# xorg-server-1.7 y ati-drivers + temperaturas altas

## Sefer

Hola a todos, resulta que instalo xorg-server-1.7 el cual me hace desinstalar ati-drivers y todo parece funcionar correctamente hasta que me doy cuenta que el ventilador del portatil salta cada 3 minutos y los nucleos del procesador suben a 45-46 grados cuando normalmente estan a 38 grados, no es que sean muchos 45, el tema es la diferencia entre ambas temperaturas.

El portatil en reposo sin nada de carga con el procesador a cero de carga y me he dado cuenta de que son los controladores ati xf86-video-ati que tuve que instalar a cambio de los ati-drivers.

········

TAREAS POR HACER =
(1) Duplica el fragmento del texto de la página que va desde "El portatil en" hasta "de los ati-drivers.", ambos incluidos.
(2) Según el texto de la página, ¿a qué temperatura están normalmente los núcleos del procesador?
Los ítems no guardan ninguna relación con el texto de la página.

DATOS REGISTRADOS =
········

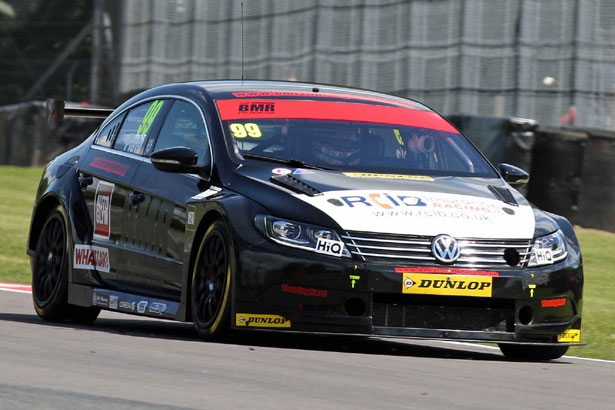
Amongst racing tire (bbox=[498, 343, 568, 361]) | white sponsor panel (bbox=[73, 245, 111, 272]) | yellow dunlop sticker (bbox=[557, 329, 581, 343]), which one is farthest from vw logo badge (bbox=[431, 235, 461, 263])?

········

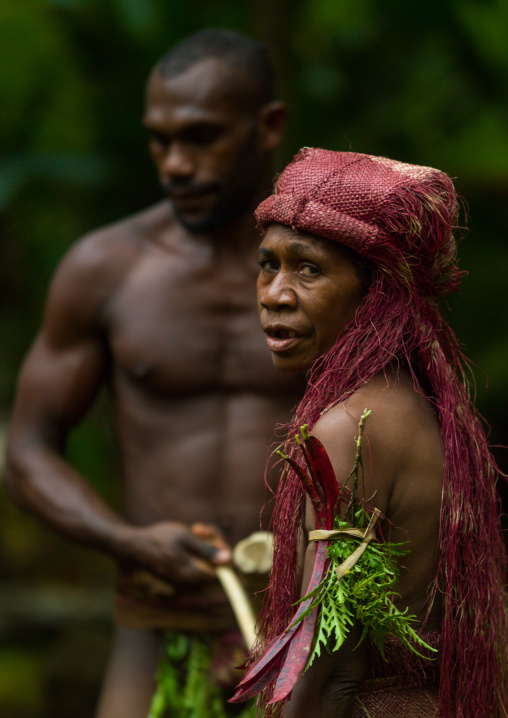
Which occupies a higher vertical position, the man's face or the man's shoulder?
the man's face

········

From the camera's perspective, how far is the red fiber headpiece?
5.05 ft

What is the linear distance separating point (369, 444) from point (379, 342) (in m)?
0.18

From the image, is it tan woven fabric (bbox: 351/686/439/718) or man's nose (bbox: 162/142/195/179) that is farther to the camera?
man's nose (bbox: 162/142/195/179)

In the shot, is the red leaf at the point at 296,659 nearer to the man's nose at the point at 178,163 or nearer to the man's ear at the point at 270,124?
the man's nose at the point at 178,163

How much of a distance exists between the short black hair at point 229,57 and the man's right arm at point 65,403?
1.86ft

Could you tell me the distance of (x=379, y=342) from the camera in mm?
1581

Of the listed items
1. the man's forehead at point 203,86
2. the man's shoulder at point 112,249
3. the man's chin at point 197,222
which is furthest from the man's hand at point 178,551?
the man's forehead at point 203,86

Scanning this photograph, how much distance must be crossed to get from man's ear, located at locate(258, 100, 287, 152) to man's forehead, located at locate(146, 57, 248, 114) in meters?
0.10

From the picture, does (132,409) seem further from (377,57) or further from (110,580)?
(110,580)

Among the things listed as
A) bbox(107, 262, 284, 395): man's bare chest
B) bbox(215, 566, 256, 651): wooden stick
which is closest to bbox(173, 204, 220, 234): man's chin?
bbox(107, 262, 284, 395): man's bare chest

········

RESPUESTAS =
(1)
El portatil en reposo sin nada de carga con el procesador a cero de carga y me he dado cuenta de que son los controladores ati xf86-video-ati que tuve que instalar a cambio de los ati-drivers.

(2) A 38 grados.